**Soal Tugas:** Tuliskan kembali tanpa perubahan bagian kutipan tentang usia harapan hidup di bawah ini, yaitu bagian yang dibuka dengan kata-kata yang memuat "Bagaimana saat dihadapkan" dan ditutup dengan "seratus tahun terakhir.".

**Kutipan:**
━━━━━━━━━━━━━━━━
Menghadapi Realitas, Penyakitan tapi Panjang Umur atau Sehat Sesuai Umur?
Bagaimana saat dihadapkan pada pilihan antara menjalani hidup dengan kesakitan namun panjang umur dengan hidup sehat tetapi tidak mencapai usia tua yang panjang
Context.id, JAKARTA - Dalam sebuah analisis global yang dipublikasikan di jurnal Nature Aging, para peneliti memperingatkan manusia abad ini tidak akan melihat peningkatan dramatis dalam usia harapan hidup seperti yang terjadi selama seratus tahun terakhir.
Penelitian dalam jurnal itu menunjukkan saat ini semakin banyak orang yang hidup dengan usia pendek dan proses penuaan telah mencapai titik yang sulit untuk dicegah atau diatasi. Lalu apakah artinya manusia akan semakin lebih cepat tua dengan usia yang masih tergolong muda?
Menghadapi hal itu, para peneliti di bidang medis menyarankan agar para peneliti kesehatan atau bidang medis mengalihkan fokus risetnya, dari memperpanjang usia hidup menjadi fokus mempertahankan kesehatan.
━━━━━━━━━━━━━━━━
**Data:**

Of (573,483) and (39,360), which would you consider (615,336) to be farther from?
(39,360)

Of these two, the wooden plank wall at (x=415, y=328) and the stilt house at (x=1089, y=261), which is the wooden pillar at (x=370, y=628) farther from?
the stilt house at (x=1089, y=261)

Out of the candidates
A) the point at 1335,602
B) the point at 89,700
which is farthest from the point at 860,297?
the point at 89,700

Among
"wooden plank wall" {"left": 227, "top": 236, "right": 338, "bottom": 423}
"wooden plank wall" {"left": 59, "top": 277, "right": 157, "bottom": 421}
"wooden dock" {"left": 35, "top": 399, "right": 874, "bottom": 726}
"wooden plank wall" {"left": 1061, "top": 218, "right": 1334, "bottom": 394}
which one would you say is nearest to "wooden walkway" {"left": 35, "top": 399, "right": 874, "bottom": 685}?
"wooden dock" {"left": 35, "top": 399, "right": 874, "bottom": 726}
━━━━━━━━━━━━━━━━
**Hasil Latihan:**
Bagaimana saat dihadapkan pada pilihan antara menjalani hidup dengan kesakitan namun panjang umur dengan hidup sehat tetapi tidak mencapai usia tua yang panjang
Context.id, JAKARTA - Dalam sebuah analisis global yang dipublikasikan di jurnal Nature Aging, para peneliti memperingatkan manusia abad ini tidak akan melihat peningkatan dramatis dalam usia harapan hidup seperti yang terjadi selama seratus tahun terakhir.